Alexandre Sénéchal se dit forain mais cet intermittent cabotin, sympathique et râleur, est avant tout  un transformiste et ventriloque qui, à l'exemple du célèbre italien Frégoli, joue toutes les personnalités, hommes, femmes ou enfants à la fois, changeant sans cesse d'apparence à une vitesse exceptionnelle pour les happening inspirés de faits divers qu'il fait sur commande.
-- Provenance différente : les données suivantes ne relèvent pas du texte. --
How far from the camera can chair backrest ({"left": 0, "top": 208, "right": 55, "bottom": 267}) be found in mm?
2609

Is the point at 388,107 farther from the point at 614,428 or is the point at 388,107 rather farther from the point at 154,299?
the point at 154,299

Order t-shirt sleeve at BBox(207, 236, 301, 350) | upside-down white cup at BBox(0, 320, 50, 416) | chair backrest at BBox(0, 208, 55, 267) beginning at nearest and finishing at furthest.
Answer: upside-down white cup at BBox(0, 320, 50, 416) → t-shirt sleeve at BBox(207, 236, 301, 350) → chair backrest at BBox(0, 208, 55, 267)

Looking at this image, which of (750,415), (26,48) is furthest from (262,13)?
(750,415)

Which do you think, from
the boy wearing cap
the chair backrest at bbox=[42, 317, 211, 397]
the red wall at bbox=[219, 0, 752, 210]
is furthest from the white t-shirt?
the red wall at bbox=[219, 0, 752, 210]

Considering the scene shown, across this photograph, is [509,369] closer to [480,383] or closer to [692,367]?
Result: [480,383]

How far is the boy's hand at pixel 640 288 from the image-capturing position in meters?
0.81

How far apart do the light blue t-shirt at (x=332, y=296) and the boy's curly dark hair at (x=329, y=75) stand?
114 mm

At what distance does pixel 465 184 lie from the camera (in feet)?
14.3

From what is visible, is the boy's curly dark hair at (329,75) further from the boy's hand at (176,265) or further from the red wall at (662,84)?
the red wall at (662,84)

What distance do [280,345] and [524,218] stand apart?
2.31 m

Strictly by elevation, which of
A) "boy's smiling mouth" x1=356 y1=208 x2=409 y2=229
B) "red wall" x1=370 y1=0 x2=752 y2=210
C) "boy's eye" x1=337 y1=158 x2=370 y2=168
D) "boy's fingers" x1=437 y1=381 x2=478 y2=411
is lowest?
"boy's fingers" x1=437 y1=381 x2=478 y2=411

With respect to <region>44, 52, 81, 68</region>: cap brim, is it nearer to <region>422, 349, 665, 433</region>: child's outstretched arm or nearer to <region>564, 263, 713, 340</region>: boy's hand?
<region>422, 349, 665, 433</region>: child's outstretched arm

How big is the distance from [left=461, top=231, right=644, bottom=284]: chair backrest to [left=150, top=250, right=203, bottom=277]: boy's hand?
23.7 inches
« En scène, je peux écouter les personnages se raconter à moi. Oui, au fond, je ne fais que cela, être disponible pour qu'un type dont l'existence est composée de mots, de souffle disparu aussitôt qu'exhalé, vienne habiter mon corps un petit moment. Je suis une maison à locataires sans bail, une qui en a vu, et qui n'est plus de première jeunesse. Pas lourd de vie, mais ma respiration comme unique bien. » Le meilleur moyen de cacher sa personnalité, c'est de s'exhiber en public.
Autour de celui qui écrit les scénarii et met en place le spectacle où il endosse plusieurs rôles, gravite une troupe réduite et proche. Une famille avec sa force, sa solidarité et ses accrocs. 
Son rêve est de mettre en scène le crash de l'avion qui transportait le boxeur Marcel Cerdan et la violoniste Ginette Neveu, au-dessus des Açores le 28 octobre 1949.

Mais voilà que lors d'une représentation en Alsace un des comédiens chute de plusieurs mètres et reste paralysé à vie. Un tragique accident relayé par la presse locale, dont tous le rendent responsable et qui met brutalement fin à la vie de la compagnie.
Alexandre fuit et décide de partir seul à Wattrelos, ville de son enfance, pour honorer le contrat prévu à la suite. Il trouvera bien sur place quelques figurants.

De retour dans son Nord natal, Alex est rattrapé par son passé. Là, l'attend le père Julius Braeme, ce prêtre sportif et atypique qui avait pris sous son aile l'enfant qu'il était quand ses parents adoptifs le maltraitaient. Celui, aussi, qui plus tard avait couvert ses absences auprès d'eux en le déclarant bénévole auprès des nécessiteux quand le jeune homme suivait en secret des cours au conservatoire de Lille.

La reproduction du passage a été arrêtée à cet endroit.